As part of your health check, a review of the person documents is recommended. For example, field validation for the Person document does not specify that the Internet Address field be complete. Mail routing from external senders can still occur if an internet address is stored in the User Name
field. To help prevent against incorrect mail routing, all members with a Domino mail box should contain a valid external email address in the internet address field.
Policies are a powerful tool that enables Administrators to control many user's client settings. These can be used to simply set client options (such as spell-check before sending e-mails). They can also be used to enforce company policy (such as e-mail message disclaimers).
As part of your health check review which policies are in force. Also check policy rules for any contradictory policies that might be applied to users. It is good practice to have at least a Desktop, Security and Registration policy:
- Desktop Policy to help standardize the Notes client. Benefits include a reduction in support calls and easier troubleshooting.
- Security Policy to enforce password for compliance in-line with corporate instructions.
- Registration Policy to standardize creation of new users and their accounts. For example, ensure all new users have Editor access to their mail file (rather than Manager).

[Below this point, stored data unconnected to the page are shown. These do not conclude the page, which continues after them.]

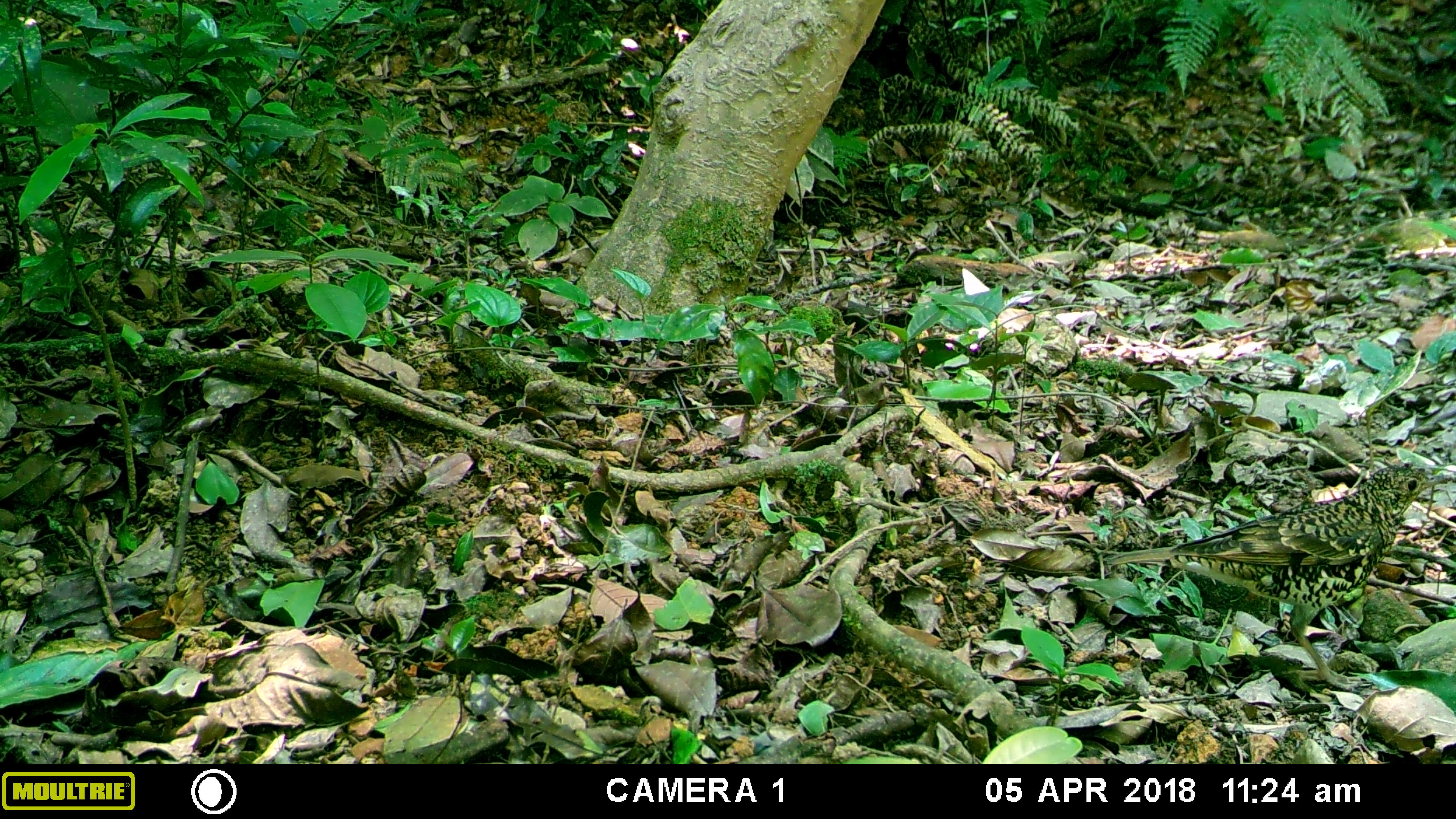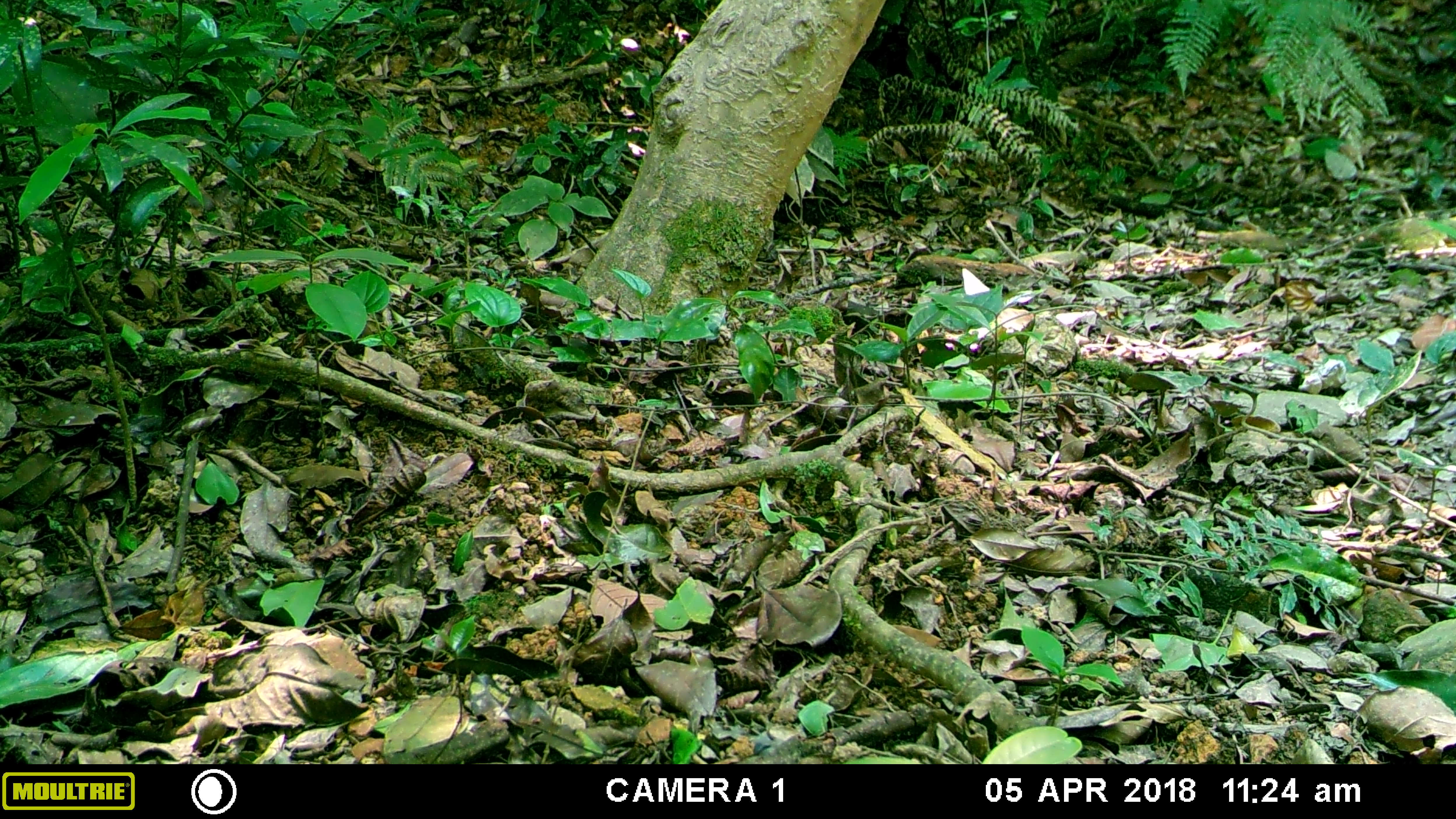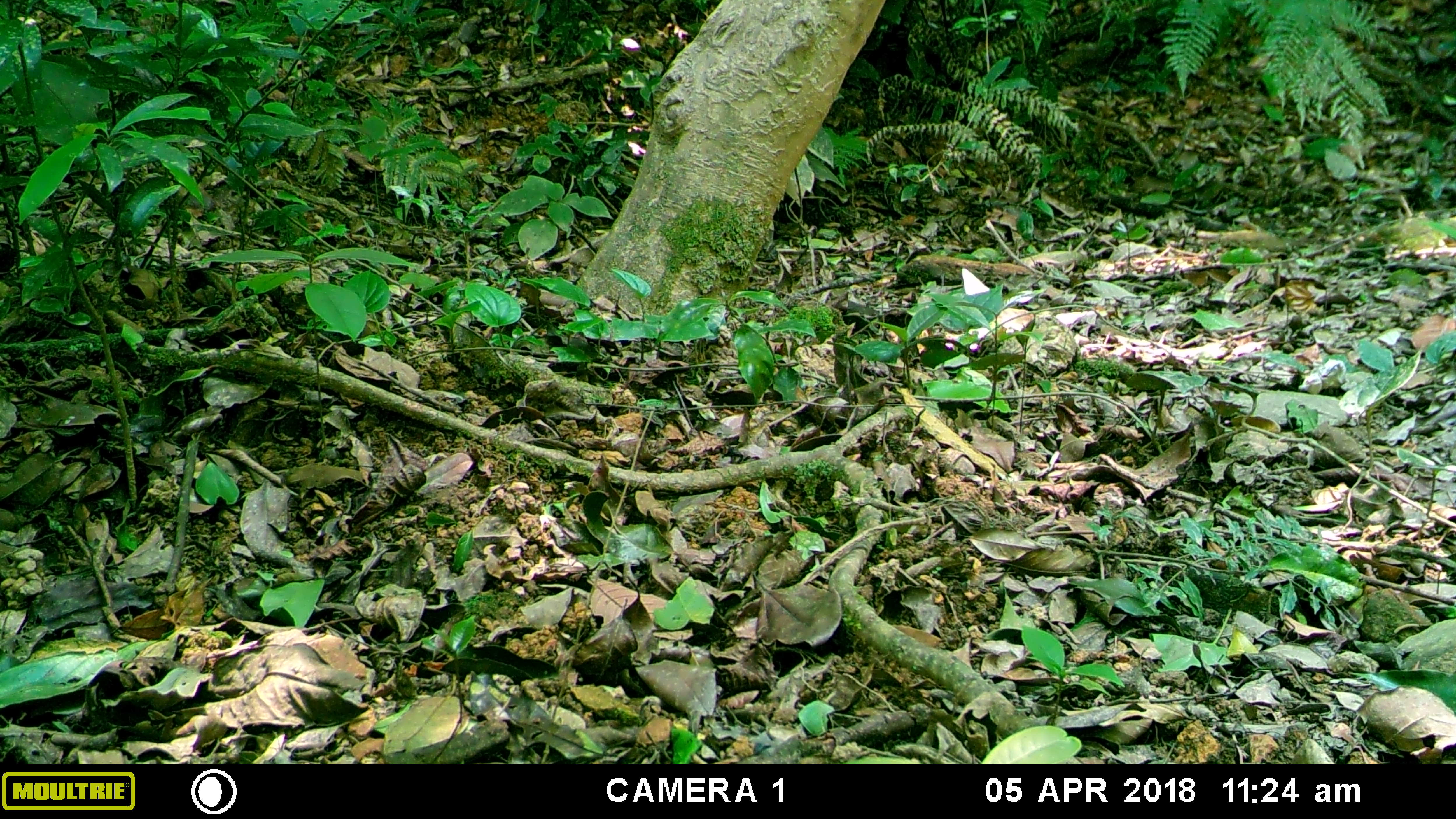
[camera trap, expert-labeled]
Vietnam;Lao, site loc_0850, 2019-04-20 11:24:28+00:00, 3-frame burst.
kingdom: Animalia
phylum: Chordata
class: Aves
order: Passeriformes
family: Turdidae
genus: Zoothera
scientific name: Zoothera dauma dauma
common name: scaly thrush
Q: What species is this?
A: Scaly thrush (Zoothera dauma dauma).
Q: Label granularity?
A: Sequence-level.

The topic of Policies is discussed in more detail in this wiki. See 2.3 Policies
Backup and Restore Procedures
As part of your health check you should review and document, if it has not been done already, your backup and restore procedures.
- A clearly defined backup procedure is vital for any business. The backup schedule for Domino environments will depend on whether Archived Transaction Logging is enabled. If the Transaction Logging type is circular logging, or is disabled, then daily full backups of the Domino data (NSF / NTF) is most likely required.
- If the transaction logs are backed up with a third-party backup tool, then the schedule must accommodate this. Transaction logs should be backed up frequently. Each evening an incremental backup captures the Domino data. A full backup should still be taken once a week.
- Equally important as the backup procedure is the restore procedure. Whereas the backups tend to be automated, a restore is usually performed by the technical operations group or Domino Administrators. It is therefore useful to perform periodic “dry-runs”, to ensure databases are restored as expected and the procedure can be performed smoothly when the business demands it.